[TEXT UNDER STUDY — start]

Bjarke Ingels among creatives to join New European Bauhaus high-level roundtable
BIG founder Bjarke Ingels, architect Shigeru Ban and artist Olafur Eliasson are among the "distinguished thinkers and practitioners" that have been selected as ambassadors for the EU's New European Bauhaus.
The creatives will work together as part of a high-level roundtable for the new Bauhaus initiative, which is being established to move Europe towards a circular economy.
New European Bauhaus, which is named after the hugely influential German design school founded by Walter Gropius in 1919, forms part of the European Union's sustainability-driven coronavirus recovery plan called NextGenerationEU.
The project will also help deliver the European Green Deal – a set of policies set out by the European Commission to make Europe climate neutral by 2050.
18 specialists will become "community ambassadors"
Danish architect Ingels, Japanese architect Ban and Danish-Icelandic artist are among the 18 specialists from a variety of fields to have been selected as members of the roundtable.
As part of it, they are expected to act as community ambassadors for the New European Bauhaus, "bringing inspiration" to the project while helping to establish and facilitate its framework.
"A high-level roundtable with distinguished thinkers and practitioners, established through a series of semi-structured interviews, will serve as a sounding board for ideas and as community ambassadors," the European Union has said.
"Drawing on the examples collected and on the conversations they generated, it will become clear how the New European Bauhaus initiative can boost, scale-up, and support the generation of beautiful, sustainable and inclusive places."
"A new cultural project for Europe"
Plans for the New European Bauhaus were revealed by European Commission president Ursula von der Leyen in 2020 during her inaugural State of the Union address to the European parliament.
At the time, she described the project as being a cultural and sustainable movement "where architects, artists, students, engineers, designers work together".
"This is not just an environmental or economic project: it needs to be a new cultural project for Europe," Von der Leyen explained. "I want NextGenerationEU to kickstart a European renovation wave and make our Union a leader in the circular economy."
Von der Layen also spotlighted the extensive environmental impact of the built environment in her address, calling for the construction industry to be made less wasteful and more sustainable, and encouraging the adoption of timber as a building material.
Climate scientist among other practitioners
Among the other specialists on the high-level roundtable is architect Pia Maier Schriever, urbanist Eszter Dávida, and innovation advisor to the European Commission, Michela Magas.
The German climate scientist Hans-Joachim Schellnhuber will also join the group, alongside a biologist called Thiëmo Heilbron.
According to the organisers, this varied selection of professionals from a variety of fields is "crucial for the success" of the initiative.
The Bauhaus, which translates as "construction house" in English, was founded by Gropius in Weimar, Germany to unify art and crafts.
It is one of the world's most influential design movements, with Mies van der Rohe, Marcel Breuer and Anni Albers among the illustrious designers to have passed through the school before it was closed in 1933.
In 2019, Dezeen's Bauhaus 100 series celebrated the school's 100th anniversary with a series of profiles of its key proponents and designs.

[TEXT UNDER STUDY — finish]

USING THE INFORMATION =>
- A) Reproduce everything in the New European Bauhaus article from "New European Bauhaus, which" down to "neutral by 2050.".
- B) According to the New European Bauhaus article, in what year was the original Bauhaus school closed?

[EXCERPTED RECORDS — start]

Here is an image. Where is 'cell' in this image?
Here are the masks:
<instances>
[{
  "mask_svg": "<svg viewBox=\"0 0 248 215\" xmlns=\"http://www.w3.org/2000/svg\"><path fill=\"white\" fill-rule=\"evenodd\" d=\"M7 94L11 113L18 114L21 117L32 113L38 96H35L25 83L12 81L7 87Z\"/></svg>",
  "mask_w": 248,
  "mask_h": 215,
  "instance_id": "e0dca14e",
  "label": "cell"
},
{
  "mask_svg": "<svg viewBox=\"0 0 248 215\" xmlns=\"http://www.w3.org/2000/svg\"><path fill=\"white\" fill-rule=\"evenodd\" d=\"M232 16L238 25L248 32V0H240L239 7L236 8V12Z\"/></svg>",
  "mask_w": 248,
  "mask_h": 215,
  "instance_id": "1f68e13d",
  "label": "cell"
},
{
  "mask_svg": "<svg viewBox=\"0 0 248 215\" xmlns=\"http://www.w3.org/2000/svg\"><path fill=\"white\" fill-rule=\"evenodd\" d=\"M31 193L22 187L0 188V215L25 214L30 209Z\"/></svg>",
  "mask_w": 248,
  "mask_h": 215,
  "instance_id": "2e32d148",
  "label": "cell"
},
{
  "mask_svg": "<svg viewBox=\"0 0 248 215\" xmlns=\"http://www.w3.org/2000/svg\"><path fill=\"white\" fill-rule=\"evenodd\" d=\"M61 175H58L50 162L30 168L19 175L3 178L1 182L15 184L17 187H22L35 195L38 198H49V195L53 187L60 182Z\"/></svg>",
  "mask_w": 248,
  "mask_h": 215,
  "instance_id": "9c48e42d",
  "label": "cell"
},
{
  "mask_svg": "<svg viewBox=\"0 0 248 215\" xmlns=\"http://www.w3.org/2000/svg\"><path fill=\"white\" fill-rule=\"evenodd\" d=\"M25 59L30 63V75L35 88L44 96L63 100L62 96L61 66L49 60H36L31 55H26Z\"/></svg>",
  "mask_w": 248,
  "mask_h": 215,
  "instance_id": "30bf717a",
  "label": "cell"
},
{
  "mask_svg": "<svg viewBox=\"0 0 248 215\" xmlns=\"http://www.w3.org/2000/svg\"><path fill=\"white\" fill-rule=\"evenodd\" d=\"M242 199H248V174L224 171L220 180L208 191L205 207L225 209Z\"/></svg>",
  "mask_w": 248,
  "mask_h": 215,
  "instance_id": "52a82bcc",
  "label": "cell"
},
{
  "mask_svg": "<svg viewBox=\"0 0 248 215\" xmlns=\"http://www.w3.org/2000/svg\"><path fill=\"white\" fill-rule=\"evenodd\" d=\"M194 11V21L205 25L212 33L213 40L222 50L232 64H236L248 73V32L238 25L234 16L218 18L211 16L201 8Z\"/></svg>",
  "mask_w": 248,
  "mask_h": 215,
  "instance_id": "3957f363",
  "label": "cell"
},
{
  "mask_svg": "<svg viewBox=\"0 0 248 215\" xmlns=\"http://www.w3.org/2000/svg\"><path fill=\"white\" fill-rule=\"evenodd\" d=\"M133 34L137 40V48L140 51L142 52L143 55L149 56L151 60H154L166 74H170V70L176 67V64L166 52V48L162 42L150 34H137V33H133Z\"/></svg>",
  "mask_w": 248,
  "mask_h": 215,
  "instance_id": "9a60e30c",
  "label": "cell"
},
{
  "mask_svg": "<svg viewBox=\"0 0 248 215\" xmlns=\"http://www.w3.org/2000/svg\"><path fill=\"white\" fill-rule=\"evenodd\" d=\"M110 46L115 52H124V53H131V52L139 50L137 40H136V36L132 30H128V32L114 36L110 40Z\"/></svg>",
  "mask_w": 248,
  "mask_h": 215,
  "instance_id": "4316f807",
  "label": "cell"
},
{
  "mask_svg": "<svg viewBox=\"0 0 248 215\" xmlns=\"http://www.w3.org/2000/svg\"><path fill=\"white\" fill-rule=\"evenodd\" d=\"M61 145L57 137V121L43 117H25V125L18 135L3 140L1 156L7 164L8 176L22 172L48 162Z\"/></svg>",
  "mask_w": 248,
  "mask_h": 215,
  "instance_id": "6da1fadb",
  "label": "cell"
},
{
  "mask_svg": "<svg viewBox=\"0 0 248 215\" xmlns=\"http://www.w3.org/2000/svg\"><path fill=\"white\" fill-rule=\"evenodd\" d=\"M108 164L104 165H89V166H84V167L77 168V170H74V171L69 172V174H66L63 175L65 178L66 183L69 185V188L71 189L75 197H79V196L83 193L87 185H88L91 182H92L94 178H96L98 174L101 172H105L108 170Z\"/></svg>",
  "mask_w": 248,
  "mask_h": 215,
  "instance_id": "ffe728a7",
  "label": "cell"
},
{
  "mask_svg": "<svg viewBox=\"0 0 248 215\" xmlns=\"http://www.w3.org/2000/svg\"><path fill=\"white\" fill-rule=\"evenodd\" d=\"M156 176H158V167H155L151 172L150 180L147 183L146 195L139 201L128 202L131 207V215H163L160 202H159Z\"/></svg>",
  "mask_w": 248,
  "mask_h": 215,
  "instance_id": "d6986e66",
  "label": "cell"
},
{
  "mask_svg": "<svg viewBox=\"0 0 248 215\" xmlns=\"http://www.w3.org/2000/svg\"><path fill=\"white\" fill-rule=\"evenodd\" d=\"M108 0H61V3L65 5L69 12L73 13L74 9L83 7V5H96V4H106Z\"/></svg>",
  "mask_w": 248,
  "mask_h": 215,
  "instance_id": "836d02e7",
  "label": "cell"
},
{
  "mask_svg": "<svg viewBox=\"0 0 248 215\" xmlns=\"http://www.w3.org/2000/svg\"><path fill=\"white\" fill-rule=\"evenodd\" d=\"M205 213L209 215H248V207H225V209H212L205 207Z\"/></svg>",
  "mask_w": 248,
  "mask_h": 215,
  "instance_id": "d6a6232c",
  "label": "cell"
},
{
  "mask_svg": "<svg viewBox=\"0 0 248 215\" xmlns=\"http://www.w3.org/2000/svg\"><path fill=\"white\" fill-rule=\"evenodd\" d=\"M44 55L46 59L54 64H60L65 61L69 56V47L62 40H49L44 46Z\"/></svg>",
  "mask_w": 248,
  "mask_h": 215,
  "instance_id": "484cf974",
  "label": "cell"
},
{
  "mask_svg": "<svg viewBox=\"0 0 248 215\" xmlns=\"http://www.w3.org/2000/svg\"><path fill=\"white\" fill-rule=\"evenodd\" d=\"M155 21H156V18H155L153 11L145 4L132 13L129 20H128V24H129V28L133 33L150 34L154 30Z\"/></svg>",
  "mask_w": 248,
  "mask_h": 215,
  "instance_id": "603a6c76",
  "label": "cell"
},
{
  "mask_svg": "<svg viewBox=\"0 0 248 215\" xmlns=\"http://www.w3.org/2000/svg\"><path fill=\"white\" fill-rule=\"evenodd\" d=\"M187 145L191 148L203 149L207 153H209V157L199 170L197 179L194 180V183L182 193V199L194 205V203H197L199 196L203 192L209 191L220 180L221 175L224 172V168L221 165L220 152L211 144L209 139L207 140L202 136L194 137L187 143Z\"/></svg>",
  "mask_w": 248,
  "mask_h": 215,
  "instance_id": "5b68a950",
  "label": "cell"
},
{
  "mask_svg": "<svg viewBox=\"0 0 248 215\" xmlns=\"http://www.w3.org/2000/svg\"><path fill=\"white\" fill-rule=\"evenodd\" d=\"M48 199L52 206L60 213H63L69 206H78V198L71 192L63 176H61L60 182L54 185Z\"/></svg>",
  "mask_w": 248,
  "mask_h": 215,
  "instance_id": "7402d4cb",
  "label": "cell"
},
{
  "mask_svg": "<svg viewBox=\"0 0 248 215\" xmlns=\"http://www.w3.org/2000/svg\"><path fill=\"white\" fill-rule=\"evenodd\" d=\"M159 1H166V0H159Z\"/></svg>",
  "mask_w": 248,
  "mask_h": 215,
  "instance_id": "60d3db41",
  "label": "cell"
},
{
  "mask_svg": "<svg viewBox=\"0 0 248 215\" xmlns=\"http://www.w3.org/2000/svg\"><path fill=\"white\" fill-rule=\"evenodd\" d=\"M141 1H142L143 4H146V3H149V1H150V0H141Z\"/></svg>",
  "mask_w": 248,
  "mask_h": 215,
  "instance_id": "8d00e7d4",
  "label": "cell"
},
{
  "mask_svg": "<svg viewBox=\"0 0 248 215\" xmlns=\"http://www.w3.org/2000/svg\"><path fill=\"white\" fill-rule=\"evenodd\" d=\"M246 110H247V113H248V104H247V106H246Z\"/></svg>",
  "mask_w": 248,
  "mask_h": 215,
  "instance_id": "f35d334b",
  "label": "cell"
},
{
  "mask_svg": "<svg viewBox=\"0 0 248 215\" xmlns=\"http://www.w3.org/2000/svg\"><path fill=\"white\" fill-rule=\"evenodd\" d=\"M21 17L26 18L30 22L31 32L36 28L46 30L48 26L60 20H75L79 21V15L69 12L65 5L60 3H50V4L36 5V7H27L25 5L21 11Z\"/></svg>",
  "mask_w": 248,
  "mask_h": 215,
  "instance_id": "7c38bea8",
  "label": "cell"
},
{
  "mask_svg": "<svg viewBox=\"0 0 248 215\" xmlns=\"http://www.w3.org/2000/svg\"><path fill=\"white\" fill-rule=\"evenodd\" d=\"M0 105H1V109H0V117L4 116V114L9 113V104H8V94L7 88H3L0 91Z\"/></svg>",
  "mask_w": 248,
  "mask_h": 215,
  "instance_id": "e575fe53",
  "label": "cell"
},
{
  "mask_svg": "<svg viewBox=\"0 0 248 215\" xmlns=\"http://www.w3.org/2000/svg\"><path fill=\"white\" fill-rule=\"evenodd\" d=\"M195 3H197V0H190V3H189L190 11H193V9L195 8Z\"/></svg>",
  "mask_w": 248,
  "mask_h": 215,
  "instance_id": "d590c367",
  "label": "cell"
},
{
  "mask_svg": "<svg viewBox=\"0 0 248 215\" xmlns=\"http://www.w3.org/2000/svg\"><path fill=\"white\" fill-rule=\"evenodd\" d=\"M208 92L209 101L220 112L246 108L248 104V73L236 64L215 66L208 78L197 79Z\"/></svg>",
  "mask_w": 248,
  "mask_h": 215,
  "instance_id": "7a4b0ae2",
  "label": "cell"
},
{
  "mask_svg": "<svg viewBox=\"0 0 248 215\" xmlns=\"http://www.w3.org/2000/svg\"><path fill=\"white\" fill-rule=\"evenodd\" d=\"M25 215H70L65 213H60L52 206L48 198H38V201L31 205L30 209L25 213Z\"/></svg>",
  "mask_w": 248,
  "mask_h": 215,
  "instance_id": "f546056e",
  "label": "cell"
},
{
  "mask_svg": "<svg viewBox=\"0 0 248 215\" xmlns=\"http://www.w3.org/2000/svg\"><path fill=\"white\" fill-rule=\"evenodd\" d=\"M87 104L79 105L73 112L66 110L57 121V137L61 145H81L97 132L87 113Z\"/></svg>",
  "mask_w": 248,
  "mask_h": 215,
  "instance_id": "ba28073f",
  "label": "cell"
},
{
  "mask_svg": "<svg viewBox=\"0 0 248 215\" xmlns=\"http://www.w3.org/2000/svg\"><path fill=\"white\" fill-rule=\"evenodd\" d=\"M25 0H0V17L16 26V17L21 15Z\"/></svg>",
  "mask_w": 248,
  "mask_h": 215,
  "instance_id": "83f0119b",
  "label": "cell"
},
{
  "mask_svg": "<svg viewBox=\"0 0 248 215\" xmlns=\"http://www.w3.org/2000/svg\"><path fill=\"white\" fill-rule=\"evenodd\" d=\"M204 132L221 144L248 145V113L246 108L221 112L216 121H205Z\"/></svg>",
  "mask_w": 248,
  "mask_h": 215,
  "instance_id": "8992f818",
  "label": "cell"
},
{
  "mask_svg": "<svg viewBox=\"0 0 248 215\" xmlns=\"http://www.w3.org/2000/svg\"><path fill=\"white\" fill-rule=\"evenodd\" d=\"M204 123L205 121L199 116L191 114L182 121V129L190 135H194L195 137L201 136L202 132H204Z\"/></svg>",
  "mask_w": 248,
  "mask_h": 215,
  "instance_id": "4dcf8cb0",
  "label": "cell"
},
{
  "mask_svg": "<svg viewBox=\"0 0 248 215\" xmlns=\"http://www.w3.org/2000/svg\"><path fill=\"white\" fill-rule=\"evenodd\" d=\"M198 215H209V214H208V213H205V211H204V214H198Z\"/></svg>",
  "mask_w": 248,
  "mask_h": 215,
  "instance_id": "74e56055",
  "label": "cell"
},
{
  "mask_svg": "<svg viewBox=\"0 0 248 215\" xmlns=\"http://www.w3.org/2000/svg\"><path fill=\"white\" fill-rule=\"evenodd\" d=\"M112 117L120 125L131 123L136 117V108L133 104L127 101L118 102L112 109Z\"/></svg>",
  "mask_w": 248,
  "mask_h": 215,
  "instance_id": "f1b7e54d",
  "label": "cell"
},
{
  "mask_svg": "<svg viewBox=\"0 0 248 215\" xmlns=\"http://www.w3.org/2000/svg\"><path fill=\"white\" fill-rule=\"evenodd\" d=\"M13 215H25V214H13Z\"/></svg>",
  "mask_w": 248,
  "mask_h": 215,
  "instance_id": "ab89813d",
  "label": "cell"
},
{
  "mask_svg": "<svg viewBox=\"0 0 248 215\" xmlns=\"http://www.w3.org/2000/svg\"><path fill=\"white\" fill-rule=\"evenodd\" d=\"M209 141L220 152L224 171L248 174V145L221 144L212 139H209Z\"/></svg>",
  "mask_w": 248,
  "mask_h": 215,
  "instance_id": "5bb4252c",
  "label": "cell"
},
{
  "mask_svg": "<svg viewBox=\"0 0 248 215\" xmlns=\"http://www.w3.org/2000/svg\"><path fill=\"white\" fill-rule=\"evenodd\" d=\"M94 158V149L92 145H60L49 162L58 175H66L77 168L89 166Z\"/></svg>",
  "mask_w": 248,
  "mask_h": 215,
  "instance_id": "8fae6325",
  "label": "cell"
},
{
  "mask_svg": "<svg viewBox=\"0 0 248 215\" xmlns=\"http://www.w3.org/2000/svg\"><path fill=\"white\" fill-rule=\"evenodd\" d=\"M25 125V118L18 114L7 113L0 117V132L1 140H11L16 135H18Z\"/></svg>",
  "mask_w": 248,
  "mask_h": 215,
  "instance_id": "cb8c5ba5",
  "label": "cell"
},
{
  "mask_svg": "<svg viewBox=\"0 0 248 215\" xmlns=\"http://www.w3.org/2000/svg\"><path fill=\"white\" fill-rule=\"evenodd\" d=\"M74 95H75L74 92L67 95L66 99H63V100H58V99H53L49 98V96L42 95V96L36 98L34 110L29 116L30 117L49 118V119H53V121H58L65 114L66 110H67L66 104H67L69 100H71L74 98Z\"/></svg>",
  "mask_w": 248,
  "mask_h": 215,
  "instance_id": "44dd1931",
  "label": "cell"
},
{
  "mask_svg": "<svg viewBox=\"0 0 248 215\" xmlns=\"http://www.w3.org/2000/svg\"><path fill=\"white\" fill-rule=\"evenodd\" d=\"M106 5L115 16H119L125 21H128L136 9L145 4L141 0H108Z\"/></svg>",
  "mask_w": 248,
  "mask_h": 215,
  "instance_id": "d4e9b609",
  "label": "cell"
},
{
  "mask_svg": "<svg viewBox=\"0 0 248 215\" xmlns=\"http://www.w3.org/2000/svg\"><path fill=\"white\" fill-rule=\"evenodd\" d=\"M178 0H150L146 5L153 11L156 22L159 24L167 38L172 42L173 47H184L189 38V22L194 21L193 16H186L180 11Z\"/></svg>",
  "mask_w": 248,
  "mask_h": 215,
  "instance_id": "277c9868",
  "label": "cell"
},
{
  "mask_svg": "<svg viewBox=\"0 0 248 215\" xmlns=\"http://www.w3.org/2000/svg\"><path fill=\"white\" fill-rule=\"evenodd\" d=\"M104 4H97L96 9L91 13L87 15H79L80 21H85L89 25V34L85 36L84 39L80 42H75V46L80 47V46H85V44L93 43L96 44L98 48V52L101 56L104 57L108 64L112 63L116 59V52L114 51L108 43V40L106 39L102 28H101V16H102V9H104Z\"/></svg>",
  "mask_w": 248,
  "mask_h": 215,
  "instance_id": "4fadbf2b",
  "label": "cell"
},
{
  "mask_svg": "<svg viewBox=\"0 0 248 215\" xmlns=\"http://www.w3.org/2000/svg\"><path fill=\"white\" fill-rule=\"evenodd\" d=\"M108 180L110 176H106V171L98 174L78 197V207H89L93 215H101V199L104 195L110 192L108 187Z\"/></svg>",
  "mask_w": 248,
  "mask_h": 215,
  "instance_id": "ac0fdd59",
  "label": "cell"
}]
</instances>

[EXCERPTED RECORDS — finish]

RESPONSES FOR EACH TASK =>
- A)
New European Bauhaus, which is named after the hugely influential German design school founded by Walter Gropius in 1919, forms part of the European Union's sustainability-driven coronavirus recovery plan called NextGenerationEU.
The project will also help deliver the European Green Deal – a set of policies set out by the European Commission to make Europe climate neutral by 2050.

- B) 1933